**REQUIRED WORK**: Rewrite the data as a numbered list, from the line containing "Is (829,138) found" through the line containing "How far is (302,130)", both included, and leave out the blank lines.

**RECORD LIST**:
## start

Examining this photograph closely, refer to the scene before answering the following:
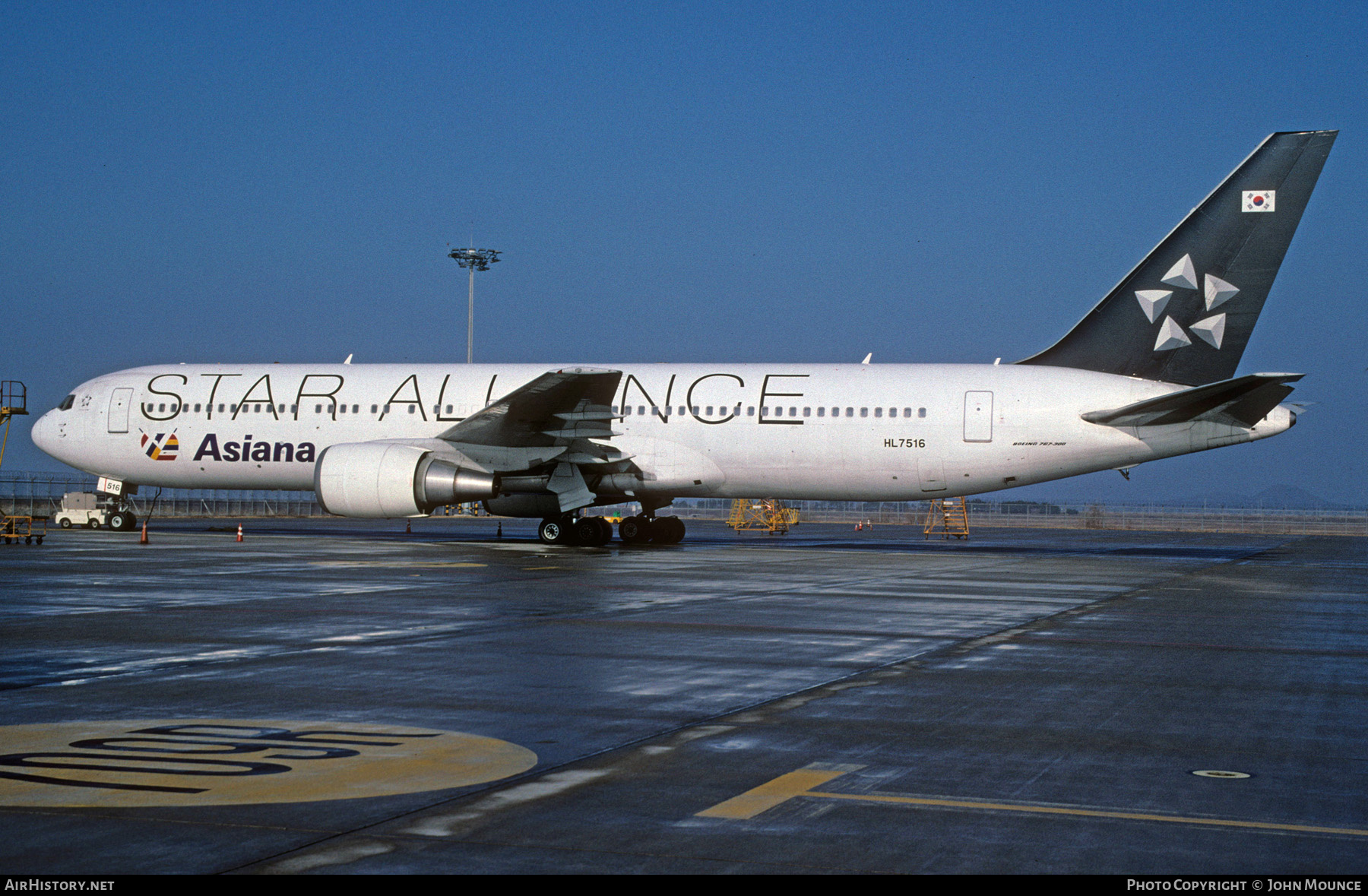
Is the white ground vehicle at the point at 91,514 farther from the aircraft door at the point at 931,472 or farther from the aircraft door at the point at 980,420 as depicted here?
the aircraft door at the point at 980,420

## end
## start

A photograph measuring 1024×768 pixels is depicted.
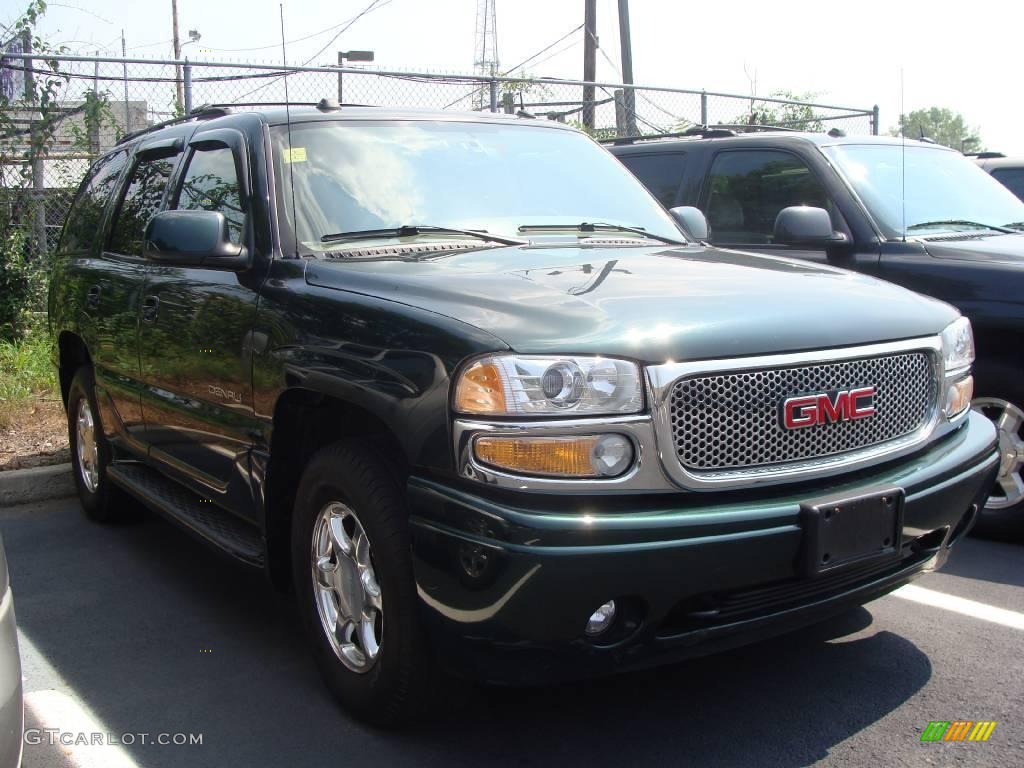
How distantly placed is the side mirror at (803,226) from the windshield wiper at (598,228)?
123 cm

## end
## start

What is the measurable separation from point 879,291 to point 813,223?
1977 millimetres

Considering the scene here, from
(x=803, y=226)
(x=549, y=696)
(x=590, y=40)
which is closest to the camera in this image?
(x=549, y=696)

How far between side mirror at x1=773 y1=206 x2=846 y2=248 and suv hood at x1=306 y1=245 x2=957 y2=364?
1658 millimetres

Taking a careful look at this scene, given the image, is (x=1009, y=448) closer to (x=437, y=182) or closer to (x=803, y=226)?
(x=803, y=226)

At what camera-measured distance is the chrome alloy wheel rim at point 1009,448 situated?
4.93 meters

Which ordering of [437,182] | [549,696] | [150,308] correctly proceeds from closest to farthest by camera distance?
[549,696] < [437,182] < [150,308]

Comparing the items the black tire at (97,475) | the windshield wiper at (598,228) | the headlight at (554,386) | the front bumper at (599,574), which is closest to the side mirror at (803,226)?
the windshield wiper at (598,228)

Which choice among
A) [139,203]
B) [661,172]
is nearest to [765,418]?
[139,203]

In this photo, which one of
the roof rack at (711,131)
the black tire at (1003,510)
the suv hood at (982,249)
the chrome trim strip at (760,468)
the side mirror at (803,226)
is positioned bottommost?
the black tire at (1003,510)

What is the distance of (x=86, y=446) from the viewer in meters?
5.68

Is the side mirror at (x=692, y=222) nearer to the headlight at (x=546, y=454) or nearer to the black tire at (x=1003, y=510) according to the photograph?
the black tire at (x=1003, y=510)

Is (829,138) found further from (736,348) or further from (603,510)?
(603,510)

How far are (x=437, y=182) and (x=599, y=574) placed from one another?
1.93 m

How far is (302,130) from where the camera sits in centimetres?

## end

**WORKED ANSWER**:
1. Is (829,138) found further from (736,348) or further from (603,510)?
2. (603,510)
3. How far are (x=437, y=182) and (x=599, y=574) placed from one another?
4. 1.93 m
5. How far is (302,130) from where the camera sits in centimetres?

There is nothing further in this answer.